## SHORT EXERCISE
Give back exactly the lines that run from the line containing "At what camera-measured" through the end of the listing below. Leave out every other line.

** begin DATA IN THIS EXERCISE **

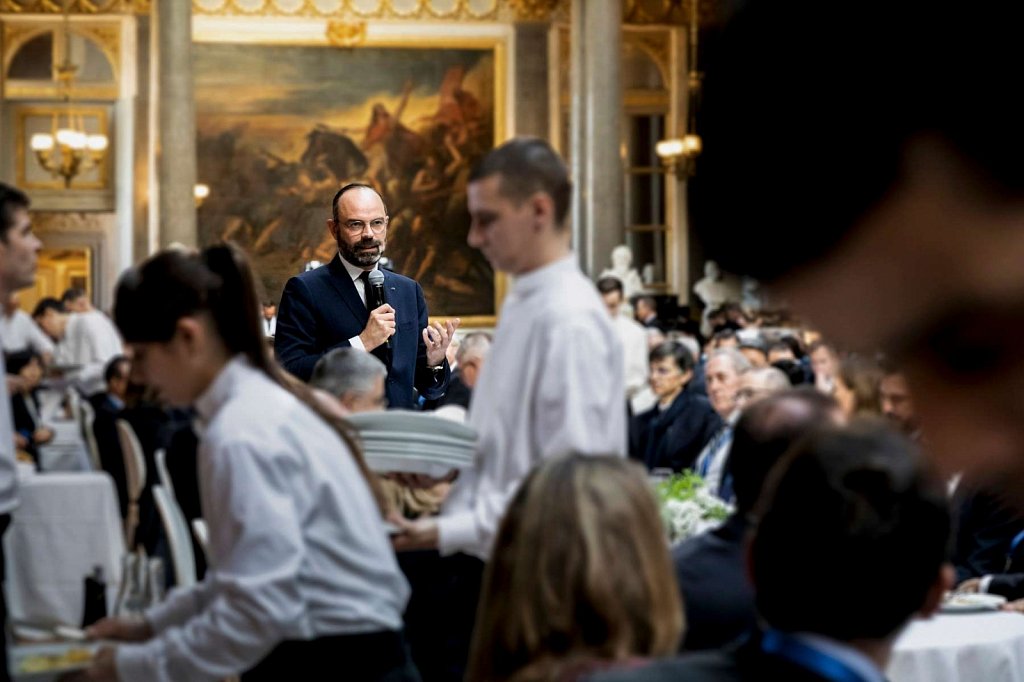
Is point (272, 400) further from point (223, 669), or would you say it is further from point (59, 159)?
point (59, 159)

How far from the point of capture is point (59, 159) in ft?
77.0

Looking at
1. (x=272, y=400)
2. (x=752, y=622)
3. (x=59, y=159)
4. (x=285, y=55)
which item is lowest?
(x=752, y=622)

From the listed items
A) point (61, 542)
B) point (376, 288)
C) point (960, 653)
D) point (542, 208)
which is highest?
point (542, 208)

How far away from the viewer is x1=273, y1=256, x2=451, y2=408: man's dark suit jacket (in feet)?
18.1

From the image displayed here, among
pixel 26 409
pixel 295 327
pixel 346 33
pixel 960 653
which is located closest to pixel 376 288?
pixel 295 327

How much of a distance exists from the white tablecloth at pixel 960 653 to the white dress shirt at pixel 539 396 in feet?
7.07

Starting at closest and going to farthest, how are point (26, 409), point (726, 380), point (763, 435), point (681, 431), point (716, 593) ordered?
point (763, 435) < point (716, 593) < point (726, 380) < point (681, 431) < point (26, 409)

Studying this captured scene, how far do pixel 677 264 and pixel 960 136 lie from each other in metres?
24.6

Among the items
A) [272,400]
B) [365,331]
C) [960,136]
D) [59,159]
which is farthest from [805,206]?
[59,159]

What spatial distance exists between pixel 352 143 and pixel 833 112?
24610 millimetres

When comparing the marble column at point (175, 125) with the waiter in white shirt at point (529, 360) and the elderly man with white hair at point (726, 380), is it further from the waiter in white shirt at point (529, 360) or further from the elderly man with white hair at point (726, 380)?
the waiter in white shirt at point (529, 360)

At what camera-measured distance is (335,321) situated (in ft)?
18.3

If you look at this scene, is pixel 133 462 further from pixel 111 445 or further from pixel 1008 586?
pixel 1008 586

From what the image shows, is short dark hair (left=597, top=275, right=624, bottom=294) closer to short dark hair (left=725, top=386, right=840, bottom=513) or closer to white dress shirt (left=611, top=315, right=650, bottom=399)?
white dress shirt (left=611, top=315, right=650, bottom=399)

** end DATA IN THIS EXERCISE **

## FULL RESPONSE
At what camera-measured distance is (335,321) situated (in ft)?
18.3

If you look at this scene, is pixel 133 462 further from pixel 111 445 or further from pixel 1008 586?
pixel 1008 586

From what the image shows, is short dark hair (left=597, top=275, right=624, bottom=294) closer to short dark hair (left=725, top=386, right=840, bottom=513) or closer to white dress shirt (left=611, top=315, right=650, bottom=399)?
white dress shirt (left=611, top=315, right=650, bottom=399)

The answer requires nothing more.